STATED PROBLEM.
Lay out every line of the records below as a numbered list, leaving out the blank lines.
## START
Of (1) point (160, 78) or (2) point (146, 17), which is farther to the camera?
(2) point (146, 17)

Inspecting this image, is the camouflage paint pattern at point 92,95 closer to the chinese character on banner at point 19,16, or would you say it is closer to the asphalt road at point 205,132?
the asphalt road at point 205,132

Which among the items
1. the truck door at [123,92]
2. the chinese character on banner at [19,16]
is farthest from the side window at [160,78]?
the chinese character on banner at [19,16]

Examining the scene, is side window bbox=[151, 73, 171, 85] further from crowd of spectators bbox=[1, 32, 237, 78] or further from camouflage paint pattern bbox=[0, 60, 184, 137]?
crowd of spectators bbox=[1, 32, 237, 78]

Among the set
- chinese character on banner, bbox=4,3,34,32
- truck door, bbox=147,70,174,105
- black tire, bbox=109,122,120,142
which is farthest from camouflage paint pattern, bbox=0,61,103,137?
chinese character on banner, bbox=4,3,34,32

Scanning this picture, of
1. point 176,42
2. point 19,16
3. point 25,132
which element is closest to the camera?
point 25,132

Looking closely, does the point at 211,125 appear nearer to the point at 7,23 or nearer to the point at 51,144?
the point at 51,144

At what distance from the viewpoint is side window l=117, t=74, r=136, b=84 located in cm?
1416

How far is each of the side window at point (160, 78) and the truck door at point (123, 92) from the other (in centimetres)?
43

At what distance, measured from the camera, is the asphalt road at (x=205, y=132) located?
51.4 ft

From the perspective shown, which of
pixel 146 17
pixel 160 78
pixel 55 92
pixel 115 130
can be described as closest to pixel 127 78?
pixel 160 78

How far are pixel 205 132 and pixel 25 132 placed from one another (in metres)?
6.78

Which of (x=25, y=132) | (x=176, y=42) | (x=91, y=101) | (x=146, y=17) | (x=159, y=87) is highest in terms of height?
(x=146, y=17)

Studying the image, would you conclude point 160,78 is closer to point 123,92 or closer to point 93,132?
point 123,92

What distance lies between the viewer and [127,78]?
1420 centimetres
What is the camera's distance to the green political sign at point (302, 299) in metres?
## END
COMPLETE RESPONSE.
1. Of (1) point (160, 78) or (2) point (146, 17), which is farther to the camera?
2. (2) point (146, 17)
3. Inspecting this image, is the camouflage paint pattern at point 92,95 closer to the chinese character on banner at point 19,16, or would you say it is closer to the asphalt road at point 205,132?
4. the asphalt road at point 205,132
5. Which among the items
6. 1. the truck door at [123,92]
7. 2. the chinese character on banner at [19,16]
8. is farthest from the side window at [160,78]?
9. the chinese character on banner at [19,16]
10. Examining the scene, is side window bbox=[151, 73, 171, 85] further from crowd of spectators bbox=[1, 32, 237, 78] or further from camouflage paint pattern bbox=[0, 60, 184, 137]?
11. crowd of spectators bbox=[1, 32, 237, 78]
12. Among the set
13. - chinese character on banner, bbox=4,3,34,32
14. - truck door, bbox=147,70,174,105
15. - black tire, bbox=109,122,120,142
16. which is farthest from camouflage paint pattern, bbox=0,61,103,137?
17. chinese character on banner, bbox=4,3,34,32
18. Scanning this picture, of
19. 1. point 176,42
20. 2. point 19,16
21. 3. point 25,132
22. which element is closest to the camera?
23. point 25,132
24. Looking closely, does the point at 211,125 appear nearer to the point at 7,23 or nearer to the point at 51,144?
25. the point at 51,144
26. At what distance from the viewpoint is side window l=117, t=74, r=136, b=84 located in cm?
27. 1416
28. How far is each of the side window at point (160, 78) and the truck door at point (123, 92) from the other (in centimetres)?
29. 43
30. At what distance, measured from the camera, is the asphalt road at (x=205, y=132) located?
31. 51.4 ft
32. From the perspective shown, which of
33. pixel 146 17
34. pixel 160 78
35. pixel 55 92
36. pixel 115 130
37. can be described as closest to pixel 127 78?
38. pixel 160 78
39. How far are pixel 205 132 and pixel 25 132 placed from one another (in metres)?
40. 6.78
41. Which of (x=25, y=132) | (x=176, y=42) | (x=91, y=101) | (x=146, y=17) | (x=159, y=87) is highest in terms of height?
42. (x=146, y=17)
43. Studying the image, would you conclude point 160,78 is closer to point 123,92 or closer to point 93,132?
44. point 123,92
45. What distance lies between the viewer and [127,78]?
46. 1420 centimetres
47. What is the camera's distance to the green political sign at point (302, 299) in metres?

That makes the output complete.